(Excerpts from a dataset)
BEGIN

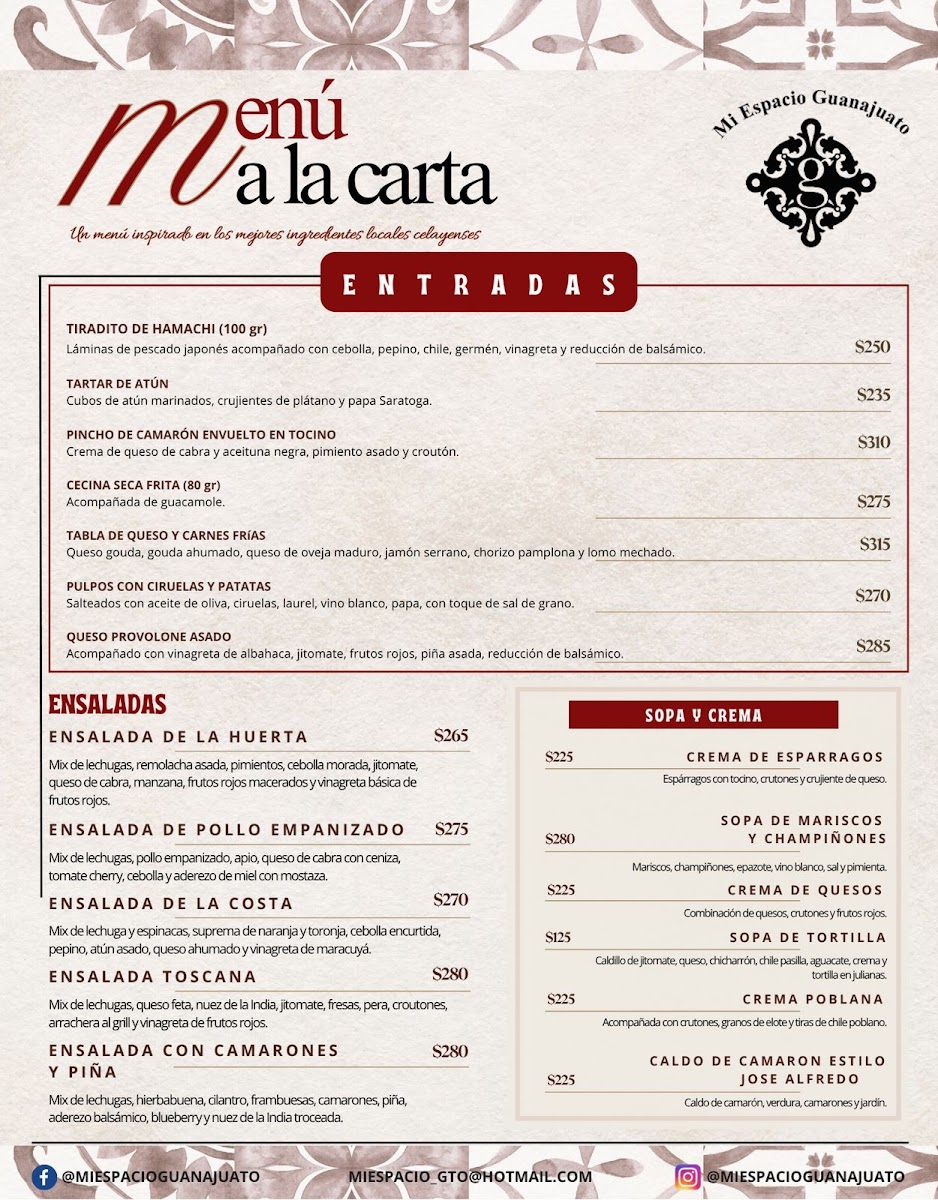 Menú a la carta

Un menú inspirado en los mejores ingredientes locales celayenses

Mi Espacio Guanajuato

g

ENTRADAS

TIRADITO DE HAMACHI (100 gr)
Láminas de pescado japonés acompañado con cebolla, pepino, chile, germén, vinagreta y reducción de balsámico. $250

TARTAR DE ATÚN
Cubos de atún marinados, crujientes de plátano y papa Saratoga. $235

PINCHO DE CAMARÓN ENVUELTO EN TOCINO
Crema de queso de cabra y aceituna negra, pimiento asado y croutón. $310

CECINA SECA FRITA (80 gr)
Acompañada de guacamole. $275

TABLA DE QUESO Y CARNES FRÍAS
Queso gouda, gouda ahumado, queso de oveja maduro, jamón serrano, chorizo pamplona y lomo mechado. $315

PULPOS CON CIRUELAS Y PATATAS
Salteados con aceite de oliva, ciruelas, laurel, vino blanco, papa, con toque de sal de grano. $270

QUESO PROVOLONE ASADO
Acompañado con vinagreta de albahaca, jitomate, frutos rojos, piña asada, reducción de balsámico. $285

ENSALADAS

ENSALADA DE LA HUERTA $265
Mix de lechugas, remolacha asada, pimientos, cebolla morada, jitomate, queso de cabra, manzana, frutos rojos macerados y vinagreta básica de frutos rojos.

ENSALADA DE POLLO EMPANIZADO $275
Mix de lechugas, pollo empanizado, apio, queso de cabra con ceniza, tomate cherry, cebolla y aderezo de miel con mostaza.

ENSALADA DE LA COSTA $270
Mix de lechuga y espinacas, suprema de naranja y toronja, cebolla encurtida, pepino, atún asado, queso ahumado y vinagreta de maracuyá.

ENSALADA TOSCANA $280
Mix de lechugas, queso feta, nuez de la India, jitomate, fresas, pera, croutones, arrachera al grill y vinagreta de frutos rojos.

ENSALADA CON CAMARONES Y PIÑA $280
Mix de lechugas, hierbabuena, cilantro, frambuesas, camarones, piña, aderezo balsámico, blueberry y nuez de la India troceada.

SOPA Y CREMA

$225 CREMA DE ESPARRAGOS
Espárragos con tocino, crutones y crujiente de queso.

$280 SOPA DE MARISCOS Y CHAMPIÑONES
Mariscos, champiñones, epazote, vino blanco, sal y pimienta.

$225 CREMA DE QUESOS
Combinación de quesos, crutones y frutos rojos.

$125 SOPA DE TORTILLA
Caldillo de jitomate, queso, chicharrón, chile pasilla, aguacate, crema y tortilla en julianas.

$225 CREMA POBLANA
Acompañada con crutones, granos de elote y tiras de chile poblano.

$225 CALDO DE CAMARON ESTILO JOSE ALFREDO
Caldo de camarón, verdura, camarones y jardín.

@MIESPACIOGUANAJUATO MIESPACIO_GTO@HOTMAIL.COM @MIESPACIOGUANAJUATO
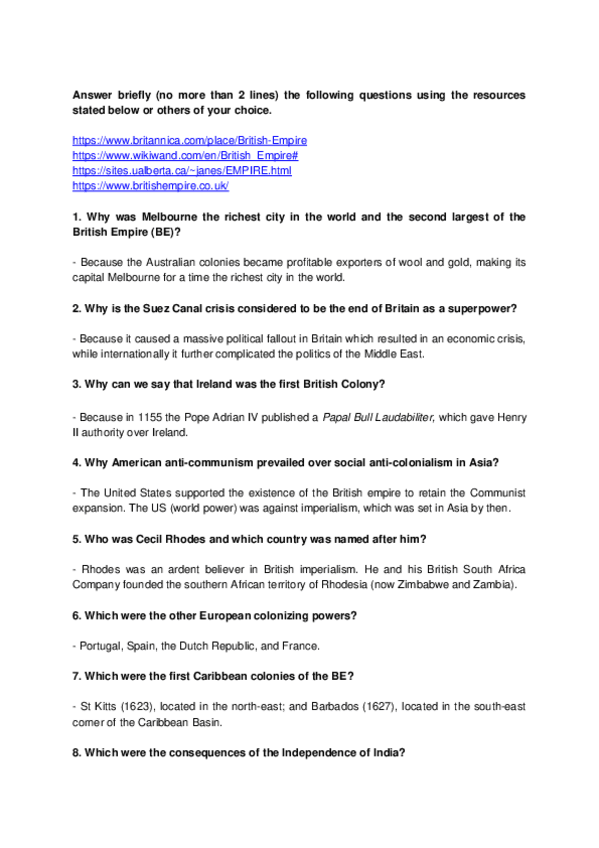 Answer briefly (no more than 2 lines) the following questions using the resources stated below or others of your choice.

https://www.britannica.com/place/British-Empire
https://www.wikiwand.com/en/British_Empire#
https://sites.ualberta.ca/~janes/EMPIRE.html
https://www.britishempire.co.uk/

1. Why was Melbourne the richest city in the world and the second largest of the British Empire (BE)?

- Because the Australian colonies became profitable exporters of wool and gold, making its capital Melbourne for a time the richest city in the world.

2. Why is the Suez Canal crisis considered to be the end of Britain as a superpower?

- Because it caused a massive political fallout in Britain which resulted in an economic crisis, while internationally it further complicated the politics of the Middle East.

3. Why can we say that Ireland was the first British Colony?

- Because in 1155 the Pope Adrian IV published a Papal Bull Laudabiliter, which gave Henry II authority over Ireland.

4. Why American anti-communism prevailed over social anti-colonialism in Asia?

- The United States supported the existence of the British empire to retain the Communist expansion. The US (world power) was against imperialism, which was set in Asia by then.

5. Who was Cecil Rhodes and which country was named after him?

- Rhodes was an ardent believer in British imperialism. He and his British South Africa Company founded the southern African territory of Rhodesia (now Zimbabwe and Zambia).

6. Which were the other European colonizing powers?

- Portugal, Spain, the Dutch Republic, and France.

7. Which were the first Caribbean colonies of the BE?

- St Kitts (1623), located in the north-east; and Barbados (1627), located in the south-east corner of the Caribbean Basin.

8. Which were the consequences of the Independence of India?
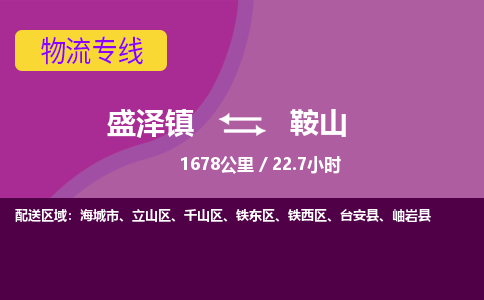 物流专线

盛泽镇 鞍山

1678公里 / 22.7小时

配送区域：海城市、立山区、千山区、铁东区、铁西区、台安县、岫岩县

END

◆ **WORK INSTRUCTIONS**:
Return exactly the lines that begin with the one containing "8. Which were" and end with the final line of the data above; include no pictures.

◆ **EXERCISE SOLUTION**:
8. Which were the consequences of the Independence of India?
 物流专线

盛泽镇 鞍山

1678公里 / 22.7小时

配送区域：海城市、立山区、千山区、铁东区、铁西区、台安县、岫岩县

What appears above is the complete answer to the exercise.